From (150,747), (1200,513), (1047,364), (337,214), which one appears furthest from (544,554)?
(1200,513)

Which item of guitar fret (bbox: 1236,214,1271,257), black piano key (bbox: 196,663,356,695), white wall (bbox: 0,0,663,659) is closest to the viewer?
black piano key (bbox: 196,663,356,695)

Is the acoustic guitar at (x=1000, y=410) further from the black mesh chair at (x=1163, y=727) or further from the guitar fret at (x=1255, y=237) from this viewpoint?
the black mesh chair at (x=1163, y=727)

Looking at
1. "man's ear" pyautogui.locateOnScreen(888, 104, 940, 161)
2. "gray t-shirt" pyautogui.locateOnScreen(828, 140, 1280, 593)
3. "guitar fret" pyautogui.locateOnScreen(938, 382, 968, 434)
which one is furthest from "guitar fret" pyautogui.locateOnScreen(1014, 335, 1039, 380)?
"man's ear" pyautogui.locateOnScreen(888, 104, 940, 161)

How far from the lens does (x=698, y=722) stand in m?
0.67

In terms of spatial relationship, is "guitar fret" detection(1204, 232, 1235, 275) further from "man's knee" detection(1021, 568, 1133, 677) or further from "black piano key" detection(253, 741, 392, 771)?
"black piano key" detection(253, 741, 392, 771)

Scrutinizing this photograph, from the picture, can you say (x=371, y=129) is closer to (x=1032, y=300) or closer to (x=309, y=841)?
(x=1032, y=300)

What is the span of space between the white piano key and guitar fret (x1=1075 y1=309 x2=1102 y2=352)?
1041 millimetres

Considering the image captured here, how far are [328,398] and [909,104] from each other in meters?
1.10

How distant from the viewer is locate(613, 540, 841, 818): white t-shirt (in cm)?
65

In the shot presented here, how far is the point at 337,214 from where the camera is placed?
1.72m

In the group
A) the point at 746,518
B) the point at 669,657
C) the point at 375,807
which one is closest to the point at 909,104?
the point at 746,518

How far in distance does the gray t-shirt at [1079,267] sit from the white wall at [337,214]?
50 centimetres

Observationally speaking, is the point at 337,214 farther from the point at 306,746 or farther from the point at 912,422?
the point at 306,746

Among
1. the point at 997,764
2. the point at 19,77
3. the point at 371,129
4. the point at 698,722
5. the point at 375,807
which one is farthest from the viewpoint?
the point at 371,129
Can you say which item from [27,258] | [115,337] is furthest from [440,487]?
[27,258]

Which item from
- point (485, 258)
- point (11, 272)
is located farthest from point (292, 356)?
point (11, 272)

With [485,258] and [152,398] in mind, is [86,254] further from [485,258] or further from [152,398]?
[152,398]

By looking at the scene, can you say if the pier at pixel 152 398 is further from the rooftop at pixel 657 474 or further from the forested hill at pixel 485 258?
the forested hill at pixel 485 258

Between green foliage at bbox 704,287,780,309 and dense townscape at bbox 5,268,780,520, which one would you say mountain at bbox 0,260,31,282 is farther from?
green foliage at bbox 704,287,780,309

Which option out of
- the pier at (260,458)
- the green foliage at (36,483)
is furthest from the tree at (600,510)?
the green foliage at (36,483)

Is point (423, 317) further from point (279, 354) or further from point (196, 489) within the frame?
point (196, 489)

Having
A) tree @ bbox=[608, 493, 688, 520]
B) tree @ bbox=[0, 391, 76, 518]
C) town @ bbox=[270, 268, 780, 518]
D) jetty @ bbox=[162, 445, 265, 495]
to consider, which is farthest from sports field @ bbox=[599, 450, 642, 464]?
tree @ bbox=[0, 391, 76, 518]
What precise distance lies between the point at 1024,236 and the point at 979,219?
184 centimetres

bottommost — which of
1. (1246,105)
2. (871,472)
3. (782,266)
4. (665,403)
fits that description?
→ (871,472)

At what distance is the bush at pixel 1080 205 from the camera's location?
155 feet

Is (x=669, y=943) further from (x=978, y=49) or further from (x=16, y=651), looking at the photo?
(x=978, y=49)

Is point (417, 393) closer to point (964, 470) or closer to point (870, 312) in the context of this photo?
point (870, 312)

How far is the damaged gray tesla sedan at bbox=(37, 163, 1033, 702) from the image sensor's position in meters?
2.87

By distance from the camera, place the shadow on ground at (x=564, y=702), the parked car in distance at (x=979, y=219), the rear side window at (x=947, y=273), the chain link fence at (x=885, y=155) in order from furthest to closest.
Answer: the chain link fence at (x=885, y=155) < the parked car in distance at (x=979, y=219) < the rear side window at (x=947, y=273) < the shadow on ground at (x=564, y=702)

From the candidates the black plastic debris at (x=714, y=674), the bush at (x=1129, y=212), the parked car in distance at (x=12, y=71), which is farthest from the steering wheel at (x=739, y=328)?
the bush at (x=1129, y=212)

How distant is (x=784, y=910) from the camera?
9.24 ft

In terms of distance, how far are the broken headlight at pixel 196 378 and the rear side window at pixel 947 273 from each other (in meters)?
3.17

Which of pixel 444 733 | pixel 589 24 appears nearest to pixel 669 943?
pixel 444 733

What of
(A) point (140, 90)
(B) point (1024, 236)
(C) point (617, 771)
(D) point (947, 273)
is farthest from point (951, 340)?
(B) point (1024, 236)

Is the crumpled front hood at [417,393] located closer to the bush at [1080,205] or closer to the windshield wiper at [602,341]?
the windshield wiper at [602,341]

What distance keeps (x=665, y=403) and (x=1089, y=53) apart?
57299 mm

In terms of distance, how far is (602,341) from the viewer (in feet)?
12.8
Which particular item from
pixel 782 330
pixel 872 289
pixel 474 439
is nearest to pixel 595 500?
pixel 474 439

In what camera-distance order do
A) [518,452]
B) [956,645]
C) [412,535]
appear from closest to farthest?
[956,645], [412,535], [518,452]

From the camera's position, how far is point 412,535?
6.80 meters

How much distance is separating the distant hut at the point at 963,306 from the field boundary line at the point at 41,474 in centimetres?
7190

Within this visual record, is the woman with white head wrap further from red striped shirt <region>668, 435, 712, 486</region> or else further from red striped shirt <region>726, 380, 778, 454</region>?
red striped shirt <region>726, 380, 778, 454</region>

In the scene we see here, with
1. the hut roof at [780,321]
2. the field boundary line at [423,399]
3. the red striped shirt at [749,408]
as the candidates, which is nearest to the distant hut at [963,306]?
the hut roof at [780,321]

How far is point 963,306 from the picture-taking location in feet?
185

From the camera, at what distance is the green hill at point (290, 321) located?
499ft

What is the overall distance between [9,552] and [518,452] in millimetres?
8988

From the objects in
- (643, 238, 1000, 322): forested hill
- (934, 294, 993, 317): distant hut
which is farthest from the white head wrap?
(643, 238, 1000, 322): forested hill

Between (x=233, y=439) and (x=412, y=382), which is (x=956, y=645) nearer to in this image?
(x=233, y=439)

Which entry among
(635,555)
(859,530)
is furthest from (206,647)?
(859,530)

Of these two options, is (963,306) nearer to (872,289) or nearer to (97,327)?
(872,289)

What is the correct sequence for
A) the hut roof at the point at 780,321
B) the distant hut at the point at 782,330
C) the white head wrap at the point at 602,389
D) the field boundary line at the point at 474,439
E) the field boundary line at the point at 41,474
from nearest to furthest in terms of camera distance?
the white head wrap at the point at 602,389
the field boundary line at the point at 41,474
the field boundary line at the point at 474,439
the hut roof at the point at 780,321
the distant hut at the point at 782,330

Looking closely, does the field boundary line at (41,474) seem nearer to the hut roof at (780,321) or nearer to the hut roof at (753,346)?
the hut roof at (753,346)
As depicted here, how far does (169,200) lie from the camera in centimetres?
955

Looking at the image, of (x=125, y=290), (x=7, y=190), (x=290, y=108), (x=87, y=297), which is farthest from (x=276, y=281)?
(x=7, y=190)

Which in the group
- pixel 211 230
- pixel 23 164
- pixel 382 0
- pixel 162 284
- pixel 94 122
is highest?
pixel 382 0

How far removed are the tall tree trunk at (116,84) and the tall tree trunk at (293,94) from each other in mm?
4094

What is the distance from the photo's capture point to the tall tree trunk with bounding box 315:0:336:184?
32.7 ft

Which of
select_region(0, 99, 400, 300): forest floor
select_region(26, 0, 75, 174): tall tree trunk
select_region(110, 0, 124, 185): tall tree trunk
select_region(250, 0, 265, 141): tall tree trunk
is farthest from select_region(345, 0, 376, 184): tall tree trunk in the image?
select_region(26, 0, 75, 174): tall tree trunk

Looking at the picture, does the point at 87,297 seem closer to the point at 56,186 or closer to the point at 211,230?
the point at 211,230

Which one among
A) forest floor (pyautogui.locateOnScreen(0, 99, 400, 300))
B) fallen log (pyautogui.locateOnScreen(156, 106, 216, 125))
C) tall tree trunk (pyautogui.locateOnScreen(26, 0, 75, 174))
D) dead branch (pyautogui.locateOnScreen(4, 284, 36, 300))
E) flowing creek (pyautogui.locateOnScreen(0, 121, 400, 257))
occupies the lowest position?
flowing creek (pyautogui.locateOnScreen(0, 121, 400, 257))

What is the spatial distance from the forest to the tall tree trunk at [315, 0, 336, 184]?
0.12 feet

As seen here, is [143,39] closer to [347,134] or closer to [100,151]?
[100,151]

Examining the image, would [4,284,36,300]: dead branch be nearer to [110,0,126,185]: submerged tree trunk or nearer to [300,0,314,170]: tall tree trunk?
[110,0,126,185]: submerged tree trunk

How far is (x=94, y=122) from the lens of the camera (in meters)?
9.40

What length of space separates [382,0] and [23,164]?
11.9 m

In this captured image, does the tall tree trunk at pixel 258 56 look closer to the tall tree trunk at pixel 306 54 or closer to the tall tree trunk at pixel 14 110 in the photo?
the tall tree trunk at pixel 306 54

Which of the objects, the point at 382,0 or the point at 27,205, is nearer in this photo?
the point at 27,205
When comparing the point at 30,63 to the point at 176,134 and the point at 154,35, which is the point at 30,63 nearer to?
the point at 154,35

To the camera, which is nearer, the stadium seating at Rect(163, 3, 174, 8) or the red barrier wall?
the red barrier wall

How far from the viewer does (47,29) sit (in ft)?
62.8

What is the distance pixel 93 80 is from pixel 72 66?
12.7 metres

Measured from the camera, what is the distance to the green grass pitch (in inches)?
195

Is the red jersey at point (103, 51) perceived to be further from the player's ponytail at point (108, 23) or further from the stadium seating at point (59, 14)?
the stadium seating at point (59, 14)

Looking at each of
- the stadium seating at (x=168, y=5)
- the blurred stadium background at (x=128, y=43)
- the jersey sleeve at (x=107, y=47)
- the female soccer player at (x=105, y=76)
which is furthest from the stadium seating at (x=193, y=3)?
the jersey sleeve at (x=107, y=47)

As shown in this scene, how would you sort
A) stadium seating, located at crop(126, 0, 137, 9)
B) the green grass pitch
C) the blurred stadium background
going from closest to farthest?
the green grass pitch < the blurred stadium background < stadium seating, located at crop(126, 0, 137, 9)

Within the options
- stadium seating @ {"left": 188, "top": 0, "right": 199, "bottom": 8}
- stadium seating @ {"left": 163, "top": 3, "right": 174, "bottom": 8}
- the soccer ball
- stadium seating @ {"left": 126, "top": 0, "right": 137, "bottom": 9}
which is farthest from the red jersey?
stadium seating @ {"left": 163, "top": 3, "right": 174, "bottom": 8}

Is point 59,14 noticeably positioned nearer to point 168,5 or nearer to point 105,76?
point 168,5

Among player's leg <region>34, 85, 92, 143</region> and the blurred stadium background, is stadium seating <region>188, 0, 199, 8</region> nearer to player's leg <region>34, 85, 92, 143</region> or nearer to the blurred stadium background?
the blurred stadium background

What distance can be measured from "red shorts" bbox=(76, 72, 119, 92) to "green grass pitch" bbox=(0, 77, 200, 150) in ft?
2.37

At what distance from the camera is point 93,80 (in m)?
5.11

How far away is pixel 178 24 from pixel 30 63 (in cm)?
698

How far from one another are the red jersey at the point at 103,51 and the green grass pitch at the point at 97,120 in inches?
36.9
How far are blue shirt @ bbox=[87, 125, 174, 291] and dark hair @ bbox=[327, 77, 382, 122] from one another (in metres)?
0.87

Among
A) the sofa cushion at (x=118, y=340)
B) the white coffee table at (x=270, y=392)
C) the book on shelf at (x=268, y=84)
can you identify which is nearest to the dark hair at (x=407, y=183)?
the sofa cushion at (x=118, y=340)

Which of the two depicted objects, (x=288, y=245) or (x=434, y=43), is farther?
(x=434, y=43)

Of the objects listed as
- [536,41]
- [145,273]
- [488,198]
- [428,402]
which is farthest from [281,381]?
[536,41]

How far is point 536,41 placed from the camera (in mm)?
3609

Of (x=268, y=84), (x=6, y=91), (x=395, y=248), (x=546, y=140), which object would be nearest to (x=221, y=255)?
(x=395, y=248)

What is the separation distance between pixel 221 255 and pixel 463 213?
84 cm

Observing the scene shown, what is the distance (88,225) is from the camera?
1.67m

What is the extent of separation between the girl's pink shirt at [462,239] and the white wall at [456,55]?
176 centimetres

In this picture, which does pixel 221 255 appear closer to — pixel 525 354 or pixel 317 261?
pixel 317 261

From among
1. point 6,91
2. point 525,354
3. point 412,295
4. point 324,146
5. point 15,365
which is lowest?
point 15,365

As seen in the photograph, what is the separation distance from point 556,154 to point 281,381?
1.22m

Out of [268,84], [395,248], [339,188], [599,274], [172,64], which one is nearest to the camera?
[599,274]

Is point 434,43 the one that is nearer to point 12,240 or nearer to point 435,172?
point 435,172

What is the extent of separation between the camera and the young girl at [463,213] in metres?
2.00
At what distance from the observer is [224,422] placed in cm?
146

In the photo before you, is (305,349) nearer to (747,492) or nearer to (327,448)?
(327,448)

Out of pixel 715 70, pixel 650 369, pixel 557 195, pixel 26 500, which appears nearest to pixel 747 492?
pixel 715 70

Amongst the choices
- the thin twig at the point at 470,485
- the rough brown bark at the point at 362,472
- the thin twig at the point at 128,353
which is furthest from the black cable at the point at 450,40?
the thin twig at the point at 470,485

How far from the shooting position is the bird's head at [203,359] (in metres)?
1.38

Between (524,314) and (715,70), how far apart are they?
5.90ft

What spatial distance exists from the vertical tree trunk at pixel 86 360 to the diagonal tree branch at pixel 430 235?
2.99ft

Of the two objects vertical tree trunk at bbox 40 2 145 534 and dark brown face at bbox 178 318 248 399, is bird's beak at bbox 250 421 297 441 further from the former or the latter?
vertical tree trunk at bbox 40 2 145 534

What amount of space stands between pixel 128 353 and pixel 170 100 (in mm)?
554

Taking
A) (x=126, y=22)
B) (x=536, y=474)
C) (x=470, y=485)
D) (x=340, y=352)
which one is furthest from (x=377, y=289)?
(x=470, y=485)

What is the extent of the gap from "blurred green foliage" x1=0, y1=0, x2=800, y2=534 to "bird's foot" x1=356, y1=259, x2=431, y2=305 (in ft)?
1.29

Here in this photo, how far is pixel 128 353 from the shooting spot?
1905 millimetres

════════

GOAL OF THE EXERCISE >>
Collect every line above that contains the word "placed" and copy each one in full.

RESPONSE BELOW >>
In the shot presented here, how far is the point at 337,214 from where the camera is placed?
How far is point 536,41 placed from the camera (in mm)?
At what distance from the observer is [224,422] placed in cm?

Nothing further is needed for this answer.